Ces études du couple hollywoodien dans la position du remariage ne sont ni une mystique du « lien sacré » ni une apologie de l’institution conjugale. Bien au contraire. Quand Cavell parle de se défaire du scepticisme ambiant comme figure ultime du nihilisme, toutes les institutions se retrouvent sur la sellette.

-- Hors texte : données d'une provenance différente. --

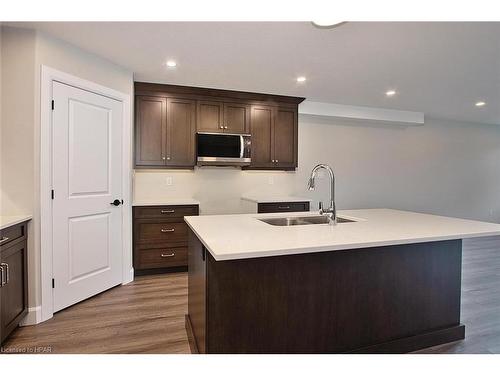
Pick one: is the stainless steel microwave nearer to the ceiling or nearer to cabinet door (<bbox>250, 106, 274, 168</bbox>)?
cabinet door (<bbox>250, 106, 274, 168</bbox>)

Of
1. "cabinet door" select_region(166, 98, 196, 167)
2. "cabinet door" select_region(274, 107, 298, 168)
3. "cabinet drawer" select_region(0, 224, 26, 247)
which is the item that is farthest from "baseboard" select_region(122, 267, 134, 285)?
"cabinet door" select_region(274, 107, 298, 168)

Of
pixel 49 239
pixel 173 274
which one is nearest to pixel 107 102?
pixel 49 239

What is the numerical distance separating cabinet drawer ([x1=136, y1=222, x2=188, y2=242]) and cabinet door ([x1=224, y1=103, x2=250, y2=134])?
56.0 inches

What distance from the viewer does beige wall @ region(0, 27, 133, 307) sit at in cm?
218

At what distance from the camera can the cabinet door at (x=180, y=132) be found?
A: 3602 millimetres

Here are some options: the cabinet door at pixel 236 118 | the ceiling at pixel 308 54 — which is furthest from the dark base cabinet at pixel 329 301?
the cabinet door at pixel 236 118

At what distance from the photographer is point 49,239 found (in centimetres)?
232

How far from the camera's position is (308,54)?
2682mm

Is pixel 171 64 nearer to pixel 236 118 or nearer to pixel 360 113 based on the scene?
pixel 236 118

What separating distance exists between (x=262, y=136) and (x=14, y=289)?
3.07 m

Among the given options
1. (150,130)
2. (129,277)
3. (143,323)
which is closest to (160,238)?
(129,277)

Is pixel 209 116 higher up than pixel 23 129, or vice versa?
pixel 209 116
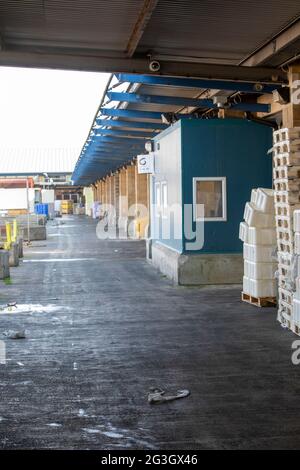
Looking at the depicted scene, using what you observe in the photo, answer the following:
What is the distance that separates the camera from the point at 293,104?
1383 centimetres

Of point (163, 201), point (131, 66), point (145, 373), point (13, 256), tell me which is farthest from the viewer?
point (13, 256)

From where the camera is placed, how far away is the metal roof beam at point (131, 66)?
1188 centimetres

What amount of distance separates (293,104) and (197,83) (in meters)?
1.98

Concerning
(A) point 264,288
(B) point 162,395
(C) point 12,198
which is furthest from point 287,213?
(C) point 12,198

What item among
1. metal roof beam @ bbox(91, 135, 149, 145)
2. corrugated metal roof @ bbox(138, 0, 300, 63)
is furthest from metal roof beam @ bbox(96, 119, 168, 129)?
corrugated metal roof @ bbox(138, 0, 300, 63)

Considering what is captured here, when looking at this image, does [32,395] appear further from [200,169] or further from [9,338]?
[200,169]

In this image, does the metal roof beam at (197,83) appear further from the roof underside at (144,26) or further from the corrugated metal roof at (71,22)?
the corrugated metal roof at (71,22)

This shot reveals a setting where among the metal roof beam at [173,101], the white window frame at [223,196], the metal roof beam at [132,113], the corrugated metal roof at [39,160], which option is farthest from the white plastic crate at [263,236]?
the corrugated metal roof at [39,160]

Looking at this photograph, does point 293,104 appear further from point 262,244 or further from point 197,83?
point 262,244

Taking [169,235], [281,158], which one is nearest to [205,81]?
[281,158]

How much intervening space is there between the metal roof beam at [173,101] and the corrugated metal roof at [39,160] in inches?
2639

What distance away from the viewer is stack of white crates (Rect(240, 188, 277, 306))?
12672 mm

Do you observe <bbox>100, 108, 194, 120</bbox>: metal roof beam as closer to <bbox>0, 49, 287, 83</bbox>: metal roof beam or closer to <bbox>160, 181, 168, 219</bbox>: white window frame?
<bbox>160, 181, 168, 219</bbox>: white window frame

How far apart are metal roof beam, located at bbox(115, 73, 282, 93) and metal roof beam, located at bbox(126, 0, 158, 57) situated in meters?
1.29
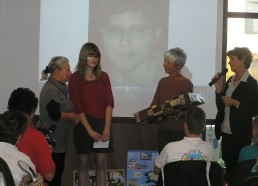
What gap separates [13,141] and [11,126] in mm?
82

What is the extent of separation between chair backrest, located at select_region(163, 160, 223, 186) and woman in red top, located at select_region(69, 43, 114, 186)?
1498mm

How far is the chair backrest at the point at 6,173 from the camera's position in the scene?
2561 mm

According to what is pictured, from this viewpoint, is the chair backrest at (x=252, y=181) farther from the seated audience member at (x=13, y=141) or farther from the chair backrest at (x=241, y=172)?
the seated audience member at (x=13, y=141)

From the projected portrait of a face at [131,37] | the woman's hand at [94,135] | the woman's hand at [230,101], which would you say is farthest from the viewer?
the projected portrait of a face at [131,37]

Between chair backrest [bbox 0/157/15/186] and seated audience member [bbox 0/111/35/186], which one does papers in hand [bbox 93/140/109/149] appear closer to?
seated audience member [bbox 0/111/35/186]

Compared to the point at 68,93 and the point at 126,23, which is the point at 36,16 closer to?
the point at 126,23

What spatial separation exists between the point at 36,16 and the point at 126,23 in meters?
0.98

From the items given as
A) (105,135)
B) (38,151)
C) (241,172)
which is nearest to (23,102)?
(38,151)

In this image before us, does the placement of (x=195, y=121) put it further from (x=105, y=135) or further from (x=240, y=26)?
(x=240, y=26)

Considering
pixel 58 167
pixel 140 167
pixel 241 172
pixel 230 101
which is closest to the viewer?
pixel 241 172

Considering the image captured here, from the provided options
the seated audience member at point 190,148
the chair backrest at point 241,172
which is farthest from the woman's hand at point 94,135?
the chair backrest at point 241,172

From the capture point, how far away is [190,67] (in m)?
5.91

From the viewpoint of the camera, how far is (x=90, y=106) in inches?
184

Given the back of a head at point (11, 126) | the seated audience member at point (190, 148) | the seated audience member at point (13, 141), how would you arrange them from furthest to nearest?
the seated audience member at point (190, 148) → the back of a head at point (11, 126) → the seated audience member at point (13, 141)
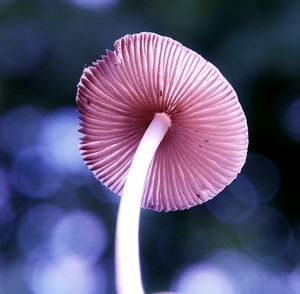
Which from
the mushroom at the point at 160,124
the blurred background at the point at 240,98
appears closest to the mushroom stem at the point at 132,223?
the mushroom at the point at 160,124

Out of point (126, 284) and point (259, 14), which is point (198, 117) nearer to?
point (126, 284)

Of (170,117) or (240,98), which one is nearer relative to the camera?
(170,117)

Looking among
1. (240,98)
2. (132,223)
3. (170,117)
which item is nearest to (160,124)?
(170,117)

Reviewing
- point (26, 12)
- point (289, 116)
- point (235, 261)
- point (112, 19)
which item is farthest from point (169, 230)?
point (26, 12)

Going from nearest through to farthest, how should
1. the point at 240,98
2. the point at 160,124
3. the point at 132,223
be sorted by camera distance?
the point at 132,223 < the point at 160,124 < the point at 240,98

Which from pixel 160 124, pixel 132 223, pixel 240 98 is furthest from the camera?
pixel 240 98

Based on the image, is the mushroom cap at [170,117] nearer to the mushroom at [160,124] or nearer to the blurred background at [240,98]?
the mushroom at [160,124]

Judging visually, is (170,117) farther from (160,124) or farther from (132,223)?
(132,223)

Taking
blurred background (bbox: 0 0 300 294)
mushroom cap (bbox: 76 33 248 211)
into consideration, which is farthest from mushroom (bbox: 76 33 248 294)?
blurred background (bbox: 0 0 300 294)
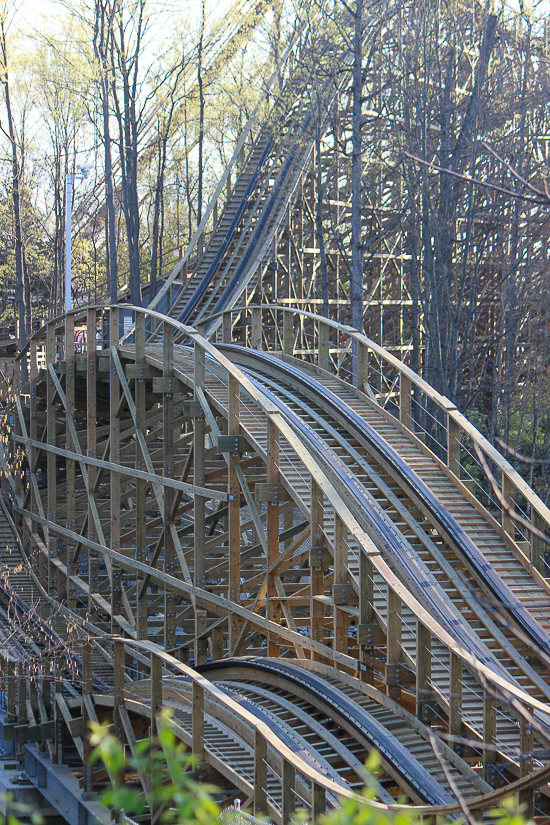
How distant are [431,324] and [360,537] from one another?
9987 millimetres

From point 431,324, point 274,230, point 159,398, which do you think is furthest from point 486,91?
point 159,398

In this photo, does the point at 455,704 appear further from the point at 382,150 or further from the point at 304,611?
the point at 382,150

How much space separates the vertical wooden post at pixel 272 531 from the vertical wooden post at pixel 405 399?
2168mm

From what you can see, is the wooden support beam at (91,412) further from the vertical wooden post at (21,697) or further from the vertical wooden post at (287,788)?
the vertical wooden post at (287,788)

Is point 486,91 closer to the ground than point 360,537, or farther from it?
farther from it

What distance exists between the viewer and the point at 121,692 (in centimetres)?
979

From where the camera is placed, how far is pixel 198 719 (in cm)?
Result: 766

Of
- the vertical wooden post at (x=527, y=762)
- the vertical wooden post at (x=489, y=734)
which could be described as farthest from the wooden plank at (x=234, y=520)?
the vertical wooden post at (x=527, y=762)

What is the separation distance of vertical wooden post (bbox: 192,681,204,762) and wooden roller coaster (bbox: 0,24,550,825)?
0.04 meters

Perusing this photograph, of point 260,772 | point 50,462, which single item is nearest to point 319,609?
point 260,772

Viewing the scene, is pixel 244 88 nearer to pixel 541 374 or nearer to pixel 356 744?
pixel 541 374

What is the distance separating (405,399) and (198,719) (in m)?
5.44

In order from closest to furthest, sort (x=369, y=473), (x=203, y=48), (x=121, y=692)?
(x=121, y=692), (x=369, y=473), (x=203, y=48)

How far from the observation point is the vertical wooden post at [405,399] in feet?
38.2
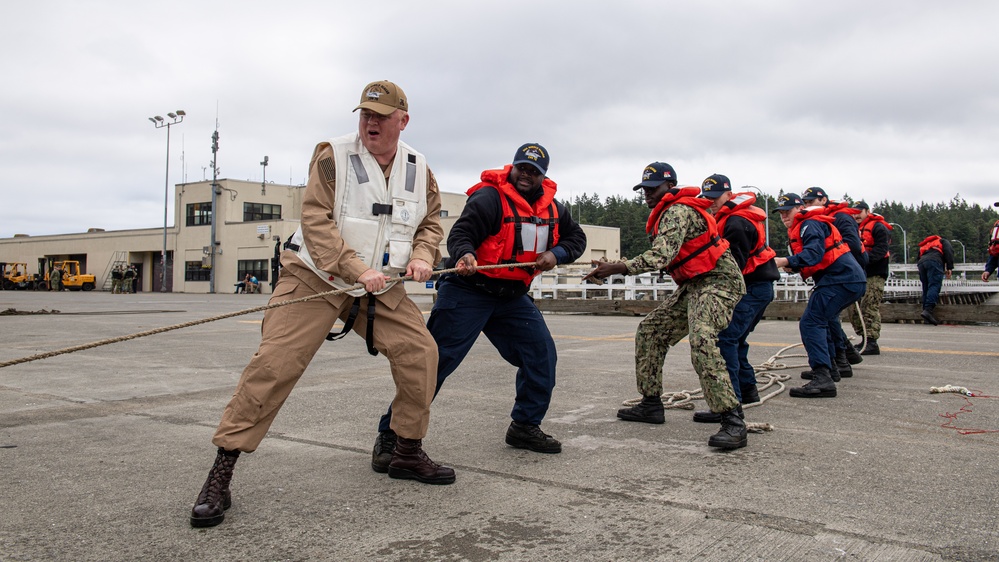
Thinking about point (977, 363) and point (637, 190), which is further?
point (977, 363)

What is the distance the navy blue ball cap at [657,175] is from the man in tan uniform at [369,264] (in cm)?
186

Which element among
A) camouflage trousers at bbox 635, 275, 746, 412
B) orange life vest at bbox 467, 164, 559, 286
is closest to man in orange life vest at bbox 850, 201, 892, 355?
camouflage trousers at bbox 635, 275, 746, 412

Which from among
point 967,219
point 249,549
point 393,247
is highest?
point 967,219

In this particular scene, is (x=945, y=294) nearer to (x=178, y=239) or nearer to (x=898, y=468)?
(x=898, y=468)

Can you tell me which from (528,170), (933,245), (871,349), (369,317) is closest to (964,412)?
(528,170)

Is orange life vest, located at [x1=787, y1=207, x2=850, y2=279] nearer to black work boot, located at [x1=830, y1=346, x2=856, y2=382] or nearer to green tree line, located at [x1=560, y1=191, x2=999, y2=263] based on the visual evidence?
black work boot, located at [x1=830, y1=346, x2=856, y2=382]

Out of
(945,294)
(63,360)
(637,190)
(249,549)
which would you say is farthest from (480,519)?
(945,294)

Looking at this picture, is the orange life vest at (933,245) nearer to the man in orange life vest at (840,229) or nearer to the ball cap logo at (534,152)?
the man in orange life vest at (840,229)

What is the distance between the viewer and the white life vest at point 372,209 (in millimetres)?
3602

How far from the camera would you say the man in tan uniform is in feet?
11.3

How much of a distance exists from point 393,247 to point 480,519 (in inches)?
54.3

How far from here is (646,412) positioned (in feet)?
17.1

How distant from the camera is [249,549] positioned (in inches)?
110

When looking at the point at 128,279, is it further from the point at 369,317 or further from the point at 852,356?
the point at 369,317
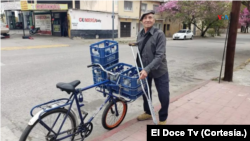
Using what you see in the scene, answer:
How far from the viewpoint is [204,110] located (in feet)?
14.0

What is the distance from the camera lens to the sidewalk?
134 inches

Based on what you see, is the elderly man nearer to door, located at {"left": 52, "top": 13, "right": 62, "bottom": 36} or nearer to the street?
the street

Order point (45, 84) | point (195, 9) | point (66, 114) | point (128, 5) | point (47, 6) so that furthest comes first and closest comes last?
point (195, 9) → point (128, 5) → point (47, 6) → point (45, 84) → point (66, 114)

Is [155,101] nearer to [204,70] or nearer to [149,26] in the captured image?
[149,26]

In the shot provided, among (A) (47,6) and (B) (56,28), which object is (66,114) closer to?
(A) (47,6)

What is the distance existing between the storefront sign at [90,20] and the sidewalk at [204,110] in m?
16.3

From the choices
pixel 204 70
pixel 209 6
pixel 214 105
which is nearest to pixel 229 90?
pixel 214 105

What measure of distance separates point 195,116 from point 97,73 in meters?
2.05

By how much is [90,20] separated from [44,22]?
589 centimetres

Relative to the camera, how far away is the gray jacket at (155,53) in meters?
3.04

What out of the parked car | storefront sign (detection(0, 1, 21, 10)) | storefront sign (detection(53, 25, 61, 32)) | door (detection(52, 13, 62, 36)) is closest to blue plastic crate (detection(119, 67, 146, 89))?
the parked car

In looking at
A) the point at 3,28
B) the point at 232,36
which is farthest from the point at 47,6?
the point at 232,36

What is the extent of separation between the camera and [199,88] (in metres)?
5.79

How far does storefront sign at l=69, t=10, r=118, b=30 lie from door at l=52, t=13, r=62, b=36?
284 centimetres
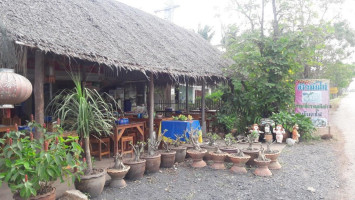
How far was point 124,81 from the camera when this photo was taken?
10195 millimetres

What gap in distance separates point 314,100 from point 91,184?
771 cm

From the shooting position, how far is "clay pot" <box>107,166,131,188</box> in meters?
4.15

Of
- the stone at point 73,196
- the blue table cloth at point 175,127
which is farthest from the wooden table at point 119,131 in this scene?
the stone at point 73,196

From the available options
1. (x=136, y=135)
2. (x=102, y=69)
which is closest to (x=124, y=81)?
(x=102, y=69)

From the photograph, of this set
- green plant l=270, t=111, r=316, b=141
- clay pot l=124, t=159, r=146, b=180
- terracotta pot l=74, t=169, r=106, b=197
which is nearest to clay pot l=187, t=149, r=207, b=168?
clay pot l=124, t=159, r=146, b=180

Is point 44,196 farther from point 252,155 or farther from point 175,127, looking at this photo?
point 175,127

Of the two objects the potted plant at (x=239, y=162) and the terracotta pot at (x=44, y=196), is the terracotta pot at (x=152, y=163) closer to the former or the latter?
the potted plant at (x=239, y=162)

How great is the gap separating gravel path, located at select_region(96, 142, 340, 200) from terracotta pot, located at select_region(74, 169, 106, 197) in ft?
0.54

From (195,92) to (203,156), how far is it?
1488 centimetres

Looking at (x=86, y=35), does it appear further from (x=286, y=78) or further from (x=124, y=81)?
(x=286, y=78)

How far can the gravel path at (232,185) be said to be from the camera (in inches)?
162

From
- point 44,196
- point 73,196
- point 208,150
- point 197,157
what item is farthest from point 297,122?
point 44,196

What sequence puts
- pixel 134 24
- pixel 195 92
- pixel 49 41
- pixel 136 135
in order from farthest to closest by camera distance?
1. pixel 195 92
2. pixel 134 24
3. pixel 136 135
4. pixel 49 41

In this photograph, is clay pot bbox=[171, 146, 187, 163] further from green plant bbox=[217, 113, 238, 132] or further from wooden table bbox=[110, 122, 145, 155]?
green plant bbox=[217, 113, 238, 132]
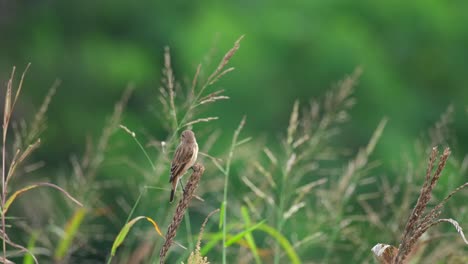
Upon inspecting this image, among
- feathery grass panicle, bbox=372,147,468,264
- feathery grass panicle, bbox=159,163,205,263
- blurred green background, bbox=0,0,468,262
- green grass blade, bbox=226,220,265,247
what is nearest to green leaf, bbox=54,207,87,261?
green grass blade, bbox=226,220,265,247

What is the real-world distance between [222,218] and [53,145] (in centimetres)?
1275

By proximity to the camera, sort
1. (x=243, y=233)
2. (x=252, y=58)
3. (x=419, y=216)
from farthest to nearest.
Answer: (x=252, y=58) < (x=243, y=233) < (x=419, y=216)

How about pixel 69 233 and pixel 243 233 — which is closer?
pixel 243 233

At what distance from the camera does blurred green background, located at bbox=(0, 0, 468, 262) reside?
1481 cm

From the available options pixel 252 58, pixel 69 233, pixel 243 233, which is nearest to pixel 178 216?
pixel 243 233

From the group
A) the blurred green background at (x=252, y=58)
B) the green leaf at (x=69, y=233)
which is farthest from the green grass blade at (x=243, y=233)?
the blurred green background at (x=252, y=58)

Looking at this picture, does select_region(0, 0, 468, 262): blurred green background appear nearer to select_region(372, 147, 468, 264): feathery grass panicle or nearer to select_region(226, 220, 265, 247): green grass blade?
select_region(226, 220, 265, 247): green grass blade

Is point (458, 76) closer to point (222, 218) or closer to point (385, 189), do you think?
point (385, 189)

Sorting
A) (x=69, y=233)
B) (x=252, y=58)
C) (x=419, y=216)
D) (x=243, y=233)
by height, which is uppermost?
(x=419, y=216)

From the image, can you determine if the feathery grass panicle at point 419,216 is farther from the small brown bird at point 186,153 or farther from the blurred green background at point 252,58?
the blurred green background at point 252,58

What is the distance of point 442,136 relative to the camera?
10.8 feet

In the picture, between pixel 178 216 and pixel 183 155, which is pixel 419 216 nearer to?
pixel 178 216

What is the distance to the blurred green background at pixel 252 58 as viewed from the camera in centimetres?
1481

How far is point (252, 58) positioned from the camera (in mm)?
15492
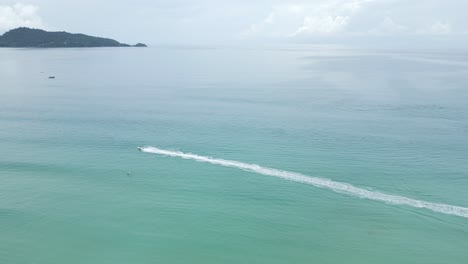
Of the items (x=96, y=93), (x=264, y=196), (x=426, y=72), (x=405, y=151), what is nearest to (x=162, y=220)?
(x=264, y=196)

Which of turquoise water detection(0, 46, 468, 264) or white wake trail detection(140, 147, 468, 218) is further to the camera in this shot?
white wake trail detection(140, 147, 468, 218)

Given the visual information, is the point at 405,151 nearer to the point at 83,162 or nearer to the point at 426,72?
the point at 83,162

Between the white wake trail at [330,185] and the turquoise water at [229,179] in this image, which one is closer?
the turquoise water at [229,179]

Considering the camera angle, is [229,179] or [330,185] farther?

Ce souci de soi, au sens de Foucault, exige une « aversion pour l’exigence de conformité » et d’« être en contradiction avec aujourd’hui ». Pourquoi ces bons films intempestifs nous rendent-ils meilleurs ? Parce qu’ils parviennent « à préserver notre foi dans nos désirs d’un monde éclairé, face aux compromis que nous passons avec la manière dont le monde existe ». Parce qu’ils suggèrent qu’il existe une autre manière d’établir la communication que se rouer de coups, bref, qu’« on peut découvrir une communauté spirituelle et charnelle que véhicule une conversation où on échange mots d’esprit, compréhension, pardon et passion ».
Puisqu’il est question de parler ensemble plutôt que de bavarder dans son coin, la réflexion est forcément politique : à quelle condition est désirable la vie démocratique ? Une vie démocratique « qui demanderait pour chacun le droit de tenter de faire un pas en avant vers une possibilité non réalisée du moi, vers un monde qui s’accorde à nos désirs. » Il est peu dire que Stanley Cavell est un immense moraliste.

[1Concept énoncé dans A la recherche du bonheur. Hollywood et la comédie du remariage, Cahiers du cinéma, 282 pp., 1993.